Степка упал на колени. Никон сразу поверил Степке. Он сам теперь чуть не еженощно беседовал то с богом, то с апостолом Петром.

— Бог простит, Степанушко. А я прощу, когда волю мою исполнишь.

— Повелевай, владыко!

— Когда будешь в Москве, непременно донеси государю вот о чем: известно стало мне, что Богдашка Хитрово замыслил супротив царя злое дело. Он спутался с вострономом и волхвуном Максимом Ейлем, который по слухам умеет очаровывать людей, и сказал: «Сделай так, чтоб Алексей Михайлыч меня более всех жаловал». На что грек ответил: «Колдовское дело мне противно, я-де священник. А у тебя на дворе живет чародейка, какой на Москве нет сильнее. Она государя околдует». Понял?

— Все как есть донесу.

— Скажи царю, если она на него чары положит — ему не токмо грех, но и смерть. Пусть поймет, что я ему радею и берегу его.

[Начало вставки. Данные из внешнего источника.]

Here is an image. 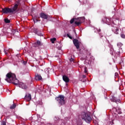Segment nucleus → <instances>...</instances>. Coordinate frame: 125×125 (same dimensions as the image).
Masks as SVG:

Не ведал Никон, что, желая погубить боярина, он губит и человека, которого дважды видел. Знал бы, может, поступил по-иному.


* * *

Уходя от Никона, Илейка всю дорогу думал. Придет он к атаману, пройдя тысячи верст, и что же? Снова пошлет его Разин куда-нибудь с грамотой, и будет он все время на посылках. А Илейке настоящего дела хочется, ему бы сотни в бой водить, славу свою иметь. Разве он меньше Стеньки может и знает? Не лучше ли остаться здесь, на севере, поднять весь край и ударить на Москву. Ведь прав мудрый патриарх-заточник — отсель нужно дело начинать. Может, не Разину, а ему, Илейке, суждено стать крестьянским царем. Да и Никон, если увидит, что следует Илейка по замыслу, пойдет с ним на царя и бояр. Нет, самому, к Разину итти не следует. Надо послать туда Дениску — пусть он атаману слова патриаршьи передаст.

С этим намереньем возвратился Илья в ватагу Софрона Головина.